If you agree with him that those authors hold the key not only to the psychology of the modern western European mind, but to all humans, then this isn't a problem. If you don't, however, then much of the theoretical foundation of Campbell's work crumbles. Likewise, if you don't believe that there is a universal doctrine of which all religions are imperfect expressions, but take the view instead that different religions can have entirely different messages or purposes, then the second part of his conclusion becomes meaningless.

Usually, I end these posts by suggesting ways that you can put a particular thinker's ideas into practice in your own creative work. In the case of Campbell, I'll make an exception and instead say, "Approach with caution." If you're going to take on the task of adapting the heroic journey, read The Hero with a Thousand Faces from start to finish and decide for yourself whether you find his argument persuasive.
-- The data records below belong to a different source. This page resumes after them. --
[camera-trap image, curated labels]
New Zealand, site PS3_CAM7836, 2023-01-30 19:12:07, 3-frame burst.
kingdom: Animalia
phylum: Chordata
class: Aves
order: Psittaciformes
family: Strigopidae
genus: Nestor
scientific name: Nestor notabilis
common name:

There's a lot in there that can be helpful in sparking your own creativity, and a lot that can help you rethink what you've already written, but if you're going to treat it as a roadmap to the perfect story, you may be taking on more than you intended.

2 comments:

  1. "Approach with caution?" You are too kind, sir. I suggest "Read, and then avoid like the plague."

    ReplyDelete
    Replies
    1. You forget that I'm Canadian. This is as close as I'm going to get to "I really, really think there are problems with this approach." Besides, what would DLM say?